To determine what to build next, supplement business strategy, usage analysis, and your instinct, with deep dive customer interviews. The customers (or prospects) you talk to might be because of the feedback they’ve provided or because they’re part of a market you’re interested in learning more about. These interviews will provide you with a prioritized list of the most important unmet needs, and even help inform you about the size of the market.
When you have a clear understanding of the problem that you’re trying to solve, start by showing the target customer of your new product some concepts. These could be static images, landing pages, written descriptions, or marketing collateral. This helps you narrow down the feature set and value proposition. As you increase your understanding and fidelity of your solution, continue to test prototypes, both for usability, understandability, and value. When you’re close to launching a new product, test the live code with customers and run betas.

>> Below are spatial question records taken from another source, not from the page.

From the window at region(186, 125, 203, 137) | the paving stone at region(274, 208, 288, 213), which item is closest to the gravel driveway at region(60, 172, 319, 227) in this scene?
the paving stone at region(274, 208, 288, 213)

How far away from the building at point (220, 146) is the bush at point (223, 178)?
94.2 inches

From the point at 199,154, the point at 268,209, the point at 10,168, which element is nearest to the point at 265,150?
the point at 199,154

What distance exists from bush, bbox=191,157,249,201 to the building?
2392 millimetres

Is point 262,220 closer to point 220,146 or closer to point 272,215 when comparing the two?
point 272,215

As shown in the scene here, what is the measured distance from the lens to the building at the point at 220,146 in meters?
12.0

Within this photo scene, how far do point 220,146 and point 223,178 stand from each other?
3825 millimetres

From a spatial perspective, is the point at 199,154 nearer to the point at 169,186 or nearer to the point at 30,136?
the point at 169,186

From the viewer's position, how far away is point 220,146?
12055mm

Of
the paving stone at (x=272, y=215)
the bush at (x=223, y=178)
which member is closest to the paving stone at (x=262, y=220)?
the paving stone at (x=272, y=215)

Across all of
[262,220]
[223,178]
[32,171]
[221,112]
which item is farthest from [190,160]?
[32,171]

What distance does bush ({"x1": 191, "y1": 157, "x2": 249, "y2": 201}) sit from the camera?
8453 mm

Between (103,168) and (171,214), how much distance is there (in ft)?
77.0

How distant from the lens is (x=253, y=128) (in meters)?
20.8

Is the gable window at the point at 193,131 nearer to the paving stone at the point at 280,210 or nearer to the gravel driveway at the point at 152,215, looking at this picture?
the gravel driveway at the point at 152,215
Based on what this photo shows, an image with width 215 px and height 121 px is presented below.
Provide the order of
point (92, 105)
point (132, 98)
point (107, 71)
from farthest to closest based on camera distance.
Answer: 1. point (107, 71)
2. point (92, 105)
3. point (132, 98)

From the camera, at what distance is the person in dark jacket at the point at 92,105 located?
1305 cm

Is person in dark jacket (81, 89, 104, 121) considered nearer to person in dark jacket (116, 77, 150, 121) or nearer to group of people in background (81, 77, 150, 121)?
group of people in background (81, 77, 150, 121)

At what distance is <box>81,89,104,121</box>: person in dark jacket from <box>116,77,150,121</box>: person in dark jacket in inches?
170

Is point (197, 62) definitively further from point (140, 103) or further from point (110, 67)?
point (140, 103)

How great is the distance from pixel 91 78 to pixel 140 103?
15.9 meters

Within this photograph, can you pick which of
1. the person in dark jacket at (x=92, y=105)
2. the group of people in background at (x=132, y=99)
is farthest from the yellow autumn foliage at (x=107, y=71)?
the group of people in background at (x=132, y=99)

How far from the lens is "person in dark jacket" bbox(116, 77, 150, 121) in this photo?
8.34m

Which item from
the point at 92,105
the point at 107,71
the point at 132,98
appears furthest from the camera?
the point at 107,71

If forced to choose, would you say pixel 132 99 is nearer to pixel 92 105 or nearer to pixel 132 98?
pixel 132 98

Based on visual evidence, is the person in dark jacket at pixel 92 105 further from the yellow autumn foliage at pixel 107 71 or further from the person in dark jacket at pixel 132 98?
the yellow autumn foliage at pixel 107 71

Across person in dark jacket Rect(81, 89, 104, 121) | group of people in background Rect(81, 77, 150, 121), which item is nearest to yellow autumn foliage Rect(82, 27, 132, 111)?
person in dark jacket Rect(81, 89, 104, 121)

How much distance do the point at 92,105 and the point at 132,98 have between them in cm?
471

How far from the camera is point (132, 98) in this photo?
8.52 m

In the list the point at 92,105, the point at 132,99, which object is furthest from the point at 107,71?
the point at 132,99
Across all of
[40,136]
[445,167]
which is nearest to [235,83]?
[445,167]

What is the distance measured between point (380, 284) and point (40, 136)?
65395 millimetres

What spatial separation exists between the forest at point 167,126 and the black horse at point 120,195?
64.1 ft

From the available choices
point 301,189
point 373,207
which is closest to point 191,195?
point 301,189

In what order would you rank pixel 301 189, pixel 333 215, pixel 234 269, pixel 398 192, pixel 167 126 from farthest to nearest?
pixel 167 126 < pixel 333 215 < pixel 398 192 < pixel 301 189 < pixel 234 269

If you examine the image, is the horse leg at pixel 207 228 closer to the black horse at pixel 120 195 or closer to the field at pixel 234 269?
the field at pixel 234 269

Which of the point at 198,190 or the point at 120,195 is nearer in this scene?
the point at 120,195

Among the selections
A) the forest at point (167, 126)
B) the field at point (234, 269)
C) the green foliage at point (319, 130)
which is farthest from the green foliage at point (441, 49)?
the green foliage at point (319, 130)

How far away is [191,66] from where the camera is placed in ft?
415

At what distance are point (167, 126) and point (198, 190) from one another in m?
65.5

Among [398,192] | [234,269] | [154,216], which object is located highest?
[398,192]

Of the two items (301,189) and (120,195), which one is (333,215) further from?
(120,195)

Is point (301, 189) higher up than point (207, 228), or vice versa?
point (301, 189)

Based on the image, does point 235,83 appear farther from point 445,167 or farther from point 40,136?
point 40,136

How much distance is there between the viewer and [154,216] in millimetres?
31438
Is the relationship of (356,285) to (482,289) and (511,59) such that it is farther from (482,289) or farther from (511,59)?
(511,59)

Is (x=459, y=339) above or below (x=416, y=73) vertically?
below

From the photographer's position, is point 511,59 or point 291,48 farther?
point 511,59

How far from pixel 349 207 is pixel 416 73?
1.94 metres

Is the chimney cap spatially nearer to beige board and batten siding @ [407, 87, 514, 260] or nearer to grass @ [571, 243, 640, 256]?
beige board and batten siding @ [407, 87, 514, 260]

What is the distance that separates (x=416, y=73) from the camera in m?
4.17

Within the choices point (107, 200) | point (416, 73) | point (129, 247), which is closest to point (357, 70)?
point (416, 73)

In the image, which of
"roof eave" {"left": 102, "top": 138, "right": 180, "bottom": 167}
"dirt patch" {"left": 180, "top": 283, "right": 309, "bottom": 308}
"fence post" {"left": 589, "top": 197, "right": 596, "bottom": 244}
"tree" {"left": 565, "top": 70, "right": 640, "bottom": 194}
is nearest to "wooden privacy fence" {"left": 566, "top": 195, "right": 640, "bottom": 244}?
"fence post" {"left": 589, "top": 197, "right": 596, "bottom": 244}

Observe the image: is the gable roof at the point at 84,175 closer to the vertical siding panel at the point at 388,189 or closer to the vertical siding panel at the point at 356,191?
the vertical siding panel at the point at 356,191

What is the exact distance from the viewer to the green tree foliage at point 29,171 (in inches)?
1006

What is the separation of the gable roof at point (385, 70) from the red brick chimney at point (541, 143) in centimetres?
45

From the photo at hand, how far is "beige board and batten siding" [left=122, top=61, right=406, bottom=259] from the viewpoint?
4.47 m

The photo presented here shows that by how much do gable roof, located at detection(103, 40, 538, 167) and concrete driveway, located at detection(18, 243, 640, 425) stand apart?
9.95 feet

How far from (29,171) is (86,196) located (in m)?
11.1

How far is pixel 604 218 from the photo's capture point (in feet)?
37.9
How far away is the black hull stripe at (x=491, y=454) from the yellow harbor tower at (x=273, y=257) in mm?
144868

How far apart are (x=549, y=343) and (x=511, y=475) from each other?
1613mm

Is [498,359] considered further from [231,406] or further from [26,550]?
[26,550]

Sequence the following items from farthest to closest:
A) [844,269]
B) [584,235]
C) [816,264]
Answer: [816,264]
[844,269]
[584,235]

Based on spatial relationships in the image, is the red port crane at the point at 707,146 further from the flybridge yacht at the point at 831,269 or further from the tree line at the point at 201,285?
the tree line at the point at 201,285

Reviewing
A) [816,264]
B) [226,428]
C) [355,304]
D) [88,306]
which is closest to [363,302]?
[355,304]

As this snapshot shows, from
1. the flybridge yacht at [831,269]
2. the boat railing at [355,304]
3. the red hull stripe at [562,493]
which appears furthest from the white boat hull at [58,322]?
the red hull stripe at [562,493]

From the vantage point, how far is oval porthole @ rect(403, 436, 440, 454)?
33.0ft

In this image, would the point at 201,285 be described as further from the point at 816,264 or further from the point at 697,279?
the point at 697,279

Once a product has launched, track usage and customer feedback. Always follow up with customers who provide feedback, but early on, you might spend more time in 1:1 follow-up interviews with customers to learn more. You may also consider conducting some usability testing of the live product with people who have and haven’t had a chance to use it. All of this leads to incremental improvements or feeds into the discovery phase of a new product that you might build.
At every company, there will always be lots of opinions. Regular customer insights will help support and drive decisions. Additionally, if you can show that you tested your assumptions and believe that something you thought would work won’t, people are much more likely to listen.
While most organizations would likely love to staff their teams with enough researchers that they could perform all the activities described above, few can. That’s a good thing. Expanding customer research to other teams, it keeps everyone closer to customers. Teams that have their pulse on customer wants and needs are in a much better position to deliver better experiences.
Scaling customer research to everyone in the organization means fast customer insights and more of them. Those insights lead to launching more product improvements and informing what to build next. When an entire organization has access to customer insights, teams will have more confidence to move forward with ideas, not to mention saving time and money by not having to redo work that missed the mark.